--- Task brief ---
Copy verbatim, from the items below, the lines starting with the line containing "What is the span" and running through the final line of the items, both ends included.

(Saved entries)
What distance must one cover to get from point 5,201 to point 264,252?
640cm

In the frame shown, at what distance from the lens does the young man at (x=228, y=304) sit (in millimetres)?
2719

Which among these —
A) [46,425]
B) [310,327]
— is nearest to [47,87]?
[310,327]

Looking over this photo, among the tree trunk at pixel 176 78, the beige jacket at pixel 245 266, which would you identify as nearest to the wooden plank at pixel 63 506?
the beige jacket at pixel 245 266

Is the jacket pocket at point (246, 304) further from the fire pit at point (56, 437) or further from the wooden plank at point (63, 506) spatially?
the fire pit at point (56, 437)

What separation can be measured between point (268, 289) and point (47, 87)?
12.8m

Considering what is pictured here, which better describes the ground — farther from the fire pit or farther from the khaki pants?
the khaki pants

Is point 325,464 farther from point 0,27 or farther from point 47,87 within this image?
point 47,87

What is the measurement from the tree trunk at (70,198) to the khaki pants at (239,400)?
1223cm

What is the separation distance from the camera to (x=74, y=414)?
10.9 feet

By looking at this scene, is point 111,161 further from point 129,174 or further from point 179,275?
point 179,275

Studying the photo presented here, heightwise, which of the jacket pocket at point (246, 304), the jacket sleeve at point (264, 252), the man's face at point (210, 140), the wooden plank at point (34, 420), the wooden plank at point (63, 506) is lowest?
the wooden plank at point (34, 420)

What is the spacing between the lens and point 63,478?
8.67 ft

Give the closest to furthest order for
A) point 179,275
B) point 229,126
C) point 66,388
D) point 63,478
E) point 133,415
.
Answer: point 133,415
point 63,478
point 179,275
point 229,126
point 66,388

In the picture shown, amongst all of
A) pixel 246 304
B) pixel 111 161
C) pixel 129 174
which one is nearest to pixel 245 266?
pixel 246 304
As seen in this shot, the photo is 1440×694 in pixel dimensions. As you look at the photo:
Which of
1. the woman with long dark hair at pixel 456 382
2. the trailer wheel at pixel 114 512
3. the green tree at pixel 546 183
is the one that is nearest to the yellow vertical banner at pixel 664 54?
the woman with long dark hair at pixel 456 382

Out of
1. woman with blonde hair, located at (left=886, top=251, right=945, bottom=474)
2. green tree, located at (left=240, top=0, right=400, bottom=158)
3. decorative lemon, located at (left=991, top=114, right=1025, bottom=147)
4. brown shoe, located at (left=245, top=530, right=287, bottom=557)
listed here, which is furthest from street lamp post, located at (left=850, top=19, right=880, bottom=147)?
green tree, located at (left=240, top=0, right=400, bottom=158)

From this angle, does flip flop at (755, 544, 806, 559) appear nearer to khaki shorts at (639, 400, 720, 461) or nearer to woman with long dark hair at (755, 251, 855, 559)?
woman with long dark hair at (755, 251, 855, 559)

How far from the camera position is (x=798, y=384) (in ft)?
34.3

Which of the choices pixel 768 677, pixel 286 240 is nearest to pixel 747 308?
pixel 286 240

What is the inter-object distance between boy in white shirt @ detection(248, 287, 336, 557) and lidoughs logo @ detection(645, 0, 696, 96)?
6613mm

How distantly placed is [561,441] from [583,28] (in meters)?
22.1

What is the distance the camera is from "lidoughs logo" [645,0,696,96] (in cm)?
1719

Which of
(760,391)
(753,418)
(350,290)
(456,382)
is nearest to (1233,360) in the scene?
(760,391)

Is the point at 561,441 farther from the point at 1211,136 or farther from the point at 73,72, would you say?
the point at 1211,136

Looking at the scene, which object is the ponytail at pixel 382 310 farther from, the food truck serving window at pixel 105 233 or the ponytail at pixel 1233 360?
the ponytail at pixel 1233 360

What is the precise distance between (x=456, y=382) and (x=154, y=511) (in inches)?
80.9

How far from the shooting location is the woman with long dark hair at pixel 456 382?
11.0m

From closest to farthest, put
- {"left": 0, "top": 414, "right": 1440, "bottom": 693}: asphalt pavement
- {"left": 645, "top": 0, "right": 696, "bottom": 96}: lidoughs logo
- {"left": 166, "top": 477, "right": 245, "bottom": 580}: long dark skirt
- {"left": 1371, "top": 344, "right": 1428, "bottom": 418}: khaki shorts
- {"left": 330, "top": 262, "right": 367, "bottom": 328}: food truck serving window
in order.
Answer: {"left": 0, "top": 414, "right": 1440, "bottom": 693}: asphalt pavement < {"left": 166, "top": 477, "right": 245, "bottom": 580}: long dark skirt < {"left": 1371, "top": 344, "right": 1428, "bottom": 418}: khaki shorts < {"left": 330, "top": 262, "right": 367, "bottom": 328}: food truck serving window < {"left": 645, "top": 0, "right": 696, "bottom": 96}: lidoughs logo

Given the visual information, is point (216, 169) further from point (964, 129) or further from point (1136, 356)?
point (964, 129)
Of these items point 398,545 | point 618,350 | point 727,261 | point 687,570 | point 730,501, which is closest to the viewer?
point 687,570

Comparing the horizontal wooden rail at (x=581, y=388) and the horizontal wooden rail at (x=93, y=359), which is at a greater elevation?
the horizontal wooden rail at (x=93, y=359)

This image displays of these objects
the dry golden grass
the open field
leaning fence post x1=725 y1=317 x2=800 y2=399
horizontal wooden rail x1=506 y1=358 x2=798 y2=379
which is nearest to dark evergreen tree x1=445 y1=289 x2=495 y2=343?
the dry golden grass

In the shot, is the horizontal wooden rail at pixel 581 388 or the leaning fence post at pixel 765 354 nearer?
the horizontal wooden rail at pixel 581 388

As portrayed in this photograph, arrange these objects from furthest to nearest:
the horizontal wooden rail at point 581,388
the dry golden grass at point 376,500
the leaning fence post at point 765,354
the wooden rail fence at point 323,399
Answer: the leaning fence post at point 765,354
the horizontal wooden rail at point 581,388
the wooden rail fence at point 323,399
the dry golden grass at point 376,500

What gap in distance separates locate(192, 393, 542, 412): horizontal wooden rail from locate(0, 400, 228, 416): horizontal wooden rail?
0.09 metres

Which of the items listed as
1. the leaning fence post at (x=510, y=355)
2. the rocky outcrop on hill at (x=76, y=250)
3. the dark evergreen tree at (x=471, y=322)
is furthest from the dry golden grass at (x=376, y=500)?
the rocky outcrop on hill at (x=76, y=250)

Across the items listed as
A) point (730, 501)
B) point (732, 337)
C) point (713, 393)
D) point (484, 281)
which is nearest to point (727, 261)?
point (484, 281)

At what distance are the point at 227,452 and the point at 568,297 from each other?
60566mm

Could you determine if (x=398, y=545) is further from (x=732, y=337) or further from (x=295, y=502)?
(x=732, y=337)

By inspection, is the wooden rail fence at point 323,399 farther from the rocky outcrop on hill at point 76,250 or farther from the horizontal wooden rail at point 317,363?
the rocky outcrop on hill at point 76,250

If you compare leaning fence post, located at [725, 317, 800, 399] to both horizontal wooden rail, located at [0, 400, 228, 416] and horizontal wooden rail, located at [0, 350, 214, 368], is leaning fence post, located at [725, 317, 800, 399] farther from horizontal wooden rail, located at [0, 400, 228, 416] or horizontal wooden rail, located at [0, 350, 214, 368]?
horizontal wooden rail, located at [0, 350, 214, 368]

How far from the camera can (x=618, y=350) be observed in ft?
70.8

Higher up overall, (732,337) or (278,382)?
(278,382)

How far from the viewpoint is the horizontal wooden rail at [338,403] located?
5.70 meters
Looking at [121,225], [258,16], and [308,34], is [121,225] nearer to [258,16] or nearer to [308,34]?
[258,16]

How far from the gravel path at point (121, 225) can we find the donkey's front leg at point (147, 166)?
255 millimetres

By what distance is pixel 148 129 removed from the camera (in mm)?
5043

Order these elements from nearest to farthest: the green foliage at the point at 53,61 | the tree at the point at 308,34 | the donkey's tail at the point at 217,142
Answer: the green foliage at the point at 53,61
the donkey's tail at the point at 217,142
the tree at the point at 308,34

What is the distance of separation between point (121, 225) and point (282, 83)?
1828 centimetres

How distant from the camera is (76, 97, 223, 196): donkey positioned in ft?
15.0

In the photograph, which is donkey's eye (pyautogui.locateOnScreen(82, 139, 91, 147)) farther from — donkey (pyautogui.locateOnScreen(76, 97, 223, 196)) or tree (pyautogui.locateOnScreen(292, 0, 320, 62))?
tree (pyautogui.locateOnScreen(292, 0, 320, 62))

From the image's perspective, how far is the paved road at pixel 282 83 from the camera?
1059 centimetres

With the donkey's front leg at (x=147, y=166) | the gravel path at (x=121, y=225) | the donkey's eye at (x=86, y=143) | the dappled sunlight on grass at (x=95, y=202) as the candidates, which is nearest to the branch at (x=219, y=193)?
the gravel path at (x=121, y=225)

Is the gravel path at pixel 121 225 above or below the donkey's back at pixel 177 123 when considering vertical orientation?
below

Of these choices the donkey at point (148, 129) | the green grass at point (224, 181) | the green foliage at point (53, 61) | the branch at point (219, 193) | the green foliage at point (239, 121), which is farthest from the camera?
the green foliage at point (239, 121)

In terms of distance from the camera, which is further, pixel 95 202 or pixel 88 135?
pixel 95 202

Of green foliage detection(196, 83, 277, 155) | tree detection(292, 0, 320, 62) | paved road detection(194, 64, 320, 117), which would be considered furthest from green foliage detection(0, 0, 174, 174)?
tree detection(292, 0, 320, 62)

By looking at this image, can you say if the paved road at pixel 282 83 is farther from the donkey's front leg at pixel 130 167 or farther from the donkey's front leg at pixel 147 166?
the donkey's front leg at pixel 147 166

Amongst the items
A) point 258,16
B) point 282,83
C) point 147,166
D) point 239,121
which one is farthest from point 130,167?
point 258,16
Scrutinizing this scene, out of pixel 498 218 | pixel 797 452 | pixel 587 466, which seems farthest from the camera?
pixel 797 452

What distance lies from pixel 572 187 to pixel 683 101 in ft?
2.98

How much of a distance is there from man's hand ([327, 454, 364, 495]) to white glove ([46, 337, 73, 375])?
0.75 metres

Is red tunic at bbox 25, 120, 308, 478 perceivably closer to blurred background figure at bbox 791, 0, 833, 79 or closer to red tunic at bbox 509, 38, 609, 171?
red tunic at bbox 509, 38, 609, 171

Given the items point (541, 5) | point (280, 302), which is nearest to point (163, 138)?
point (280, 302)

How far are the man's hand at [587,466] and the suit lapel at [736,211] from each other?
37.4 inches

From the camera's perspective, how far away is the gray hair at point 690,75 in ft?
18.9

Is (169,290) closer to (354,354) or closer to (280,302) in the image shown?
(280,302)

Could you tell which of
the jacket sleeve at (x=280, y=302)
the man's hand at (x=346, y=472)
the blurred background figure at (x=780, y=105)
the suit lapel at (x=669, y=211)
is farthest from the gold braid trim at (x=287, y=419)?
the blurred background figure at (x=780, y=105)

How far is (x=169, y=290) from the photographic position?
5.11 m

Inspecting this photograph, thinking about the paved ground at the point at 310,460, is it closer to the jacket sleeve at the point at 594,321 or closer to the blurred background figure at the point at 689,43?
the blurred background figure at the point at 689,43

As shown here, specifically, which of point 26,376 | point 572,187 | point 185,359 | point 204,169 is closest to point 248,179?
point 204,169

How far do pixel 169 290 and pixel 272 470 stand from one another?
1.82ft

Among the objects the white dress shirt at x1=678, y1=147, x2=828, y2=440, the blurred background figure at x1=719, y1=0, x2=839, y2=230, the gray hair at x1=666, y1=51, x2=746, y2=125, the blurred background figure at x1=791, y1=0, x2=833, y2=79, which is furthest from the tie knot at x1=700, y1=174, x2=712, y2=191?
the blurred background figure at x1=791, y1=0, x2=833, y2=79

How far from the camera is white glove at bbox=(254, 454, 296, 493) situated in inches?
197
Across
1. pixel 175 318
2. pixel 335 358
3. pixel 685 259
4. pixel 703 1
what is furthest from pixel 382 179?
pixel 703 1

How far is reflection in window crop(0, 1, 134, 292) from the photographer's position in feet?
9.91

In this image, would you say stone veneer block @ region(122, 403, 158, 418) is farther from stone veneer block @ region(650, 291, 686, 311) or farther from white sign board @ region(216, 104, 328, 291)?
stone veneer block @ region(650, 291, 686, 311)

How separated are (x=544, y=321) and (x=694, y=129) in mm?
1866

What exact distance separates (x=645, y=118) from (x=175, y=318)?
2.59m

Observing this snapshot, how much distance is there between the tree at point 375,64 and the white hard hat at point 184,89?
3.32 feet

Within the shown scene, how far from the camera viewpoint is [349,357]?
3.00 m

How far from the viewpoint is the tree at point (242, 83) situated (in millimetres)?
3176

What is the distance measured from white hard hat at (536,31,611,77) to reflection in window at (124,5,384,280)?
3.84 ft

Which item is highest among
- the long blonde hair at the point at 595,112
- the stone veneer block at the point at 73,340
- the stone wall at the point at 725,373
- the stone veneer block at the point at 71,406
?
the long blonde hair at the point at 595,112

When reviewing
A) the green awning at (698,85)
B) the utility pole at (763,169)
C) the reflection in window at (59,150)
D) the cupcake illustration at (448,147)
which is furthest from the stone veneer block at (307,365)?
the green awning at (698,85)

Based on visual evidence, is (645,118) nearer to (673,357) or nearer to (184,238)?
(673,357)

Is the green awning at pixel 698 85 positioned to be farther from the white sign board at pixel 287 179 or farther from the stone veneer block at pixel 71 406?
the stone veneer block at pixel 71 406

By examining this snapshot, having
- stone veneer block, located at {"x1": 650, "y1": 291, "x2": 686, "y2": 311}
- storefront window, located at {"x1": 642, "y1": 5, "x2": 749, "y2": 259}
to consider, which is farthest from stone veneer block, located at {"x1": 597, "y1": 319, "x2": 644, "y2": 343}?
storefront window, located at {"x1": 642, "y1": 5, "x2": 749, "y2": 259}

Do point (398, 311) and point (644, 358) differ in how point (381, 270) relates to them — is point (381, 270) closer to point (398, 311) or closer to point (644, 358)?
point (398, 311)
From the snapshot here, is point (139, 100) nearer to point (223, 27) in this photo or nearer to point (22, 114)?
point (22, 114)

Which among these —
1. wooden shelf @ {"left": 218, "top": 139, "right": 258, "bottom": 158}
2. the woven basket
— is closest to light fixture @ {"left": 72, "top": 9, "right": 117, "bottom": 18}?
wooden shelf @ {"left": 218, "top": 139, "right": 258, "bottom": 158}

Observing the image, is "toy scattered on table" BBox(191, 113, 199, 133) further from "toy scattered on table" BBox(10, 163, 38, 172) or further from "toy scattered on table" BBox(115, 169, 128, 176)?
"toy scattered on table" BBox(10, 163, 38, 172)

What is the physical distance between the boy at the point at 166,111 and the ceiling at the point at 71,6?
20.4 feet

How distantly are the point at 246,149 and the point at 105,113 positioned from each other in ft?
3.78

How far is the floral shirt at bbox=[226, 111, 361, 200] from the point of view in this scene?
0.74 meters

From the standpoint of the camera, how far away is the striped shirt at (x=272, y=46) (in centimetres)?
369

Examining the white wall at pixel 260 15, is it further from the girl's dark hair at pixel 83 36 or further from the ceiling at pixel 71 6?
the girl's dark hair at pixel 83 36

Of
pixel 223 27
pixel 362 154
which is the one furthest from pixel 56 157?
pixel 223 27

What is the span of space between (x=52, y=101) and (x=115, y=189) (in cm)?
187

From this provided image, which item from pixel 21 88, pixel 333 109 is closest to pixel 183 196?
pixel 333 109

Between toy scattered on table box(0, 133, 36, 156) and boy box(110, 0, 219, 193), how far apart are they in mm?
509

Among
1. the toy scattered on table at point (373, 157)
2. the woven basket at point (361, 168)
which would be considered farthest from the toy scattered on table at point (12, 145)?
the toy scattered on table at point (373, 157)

--- Full output ---
What is the span of space between (x=52, y=101) and (x=115, y=189) (in cm)?
187

From this provided image, which item from pixel 21 88, pixel 333 109 is closest to pixel 183 196?
pixel 333 109

Between toy scattered on table box(0, 133, 36, 156) and boy box(110, 0, 219, 193), how far apart are they in mm?
509

Among
1. the toy scattered on table at point (373, 157)
2. the woven basket at point (361, 168)
which would be considered farthest from the toy scattered on table at point (12, 145)?
the toy scattered on table at point (373, 157)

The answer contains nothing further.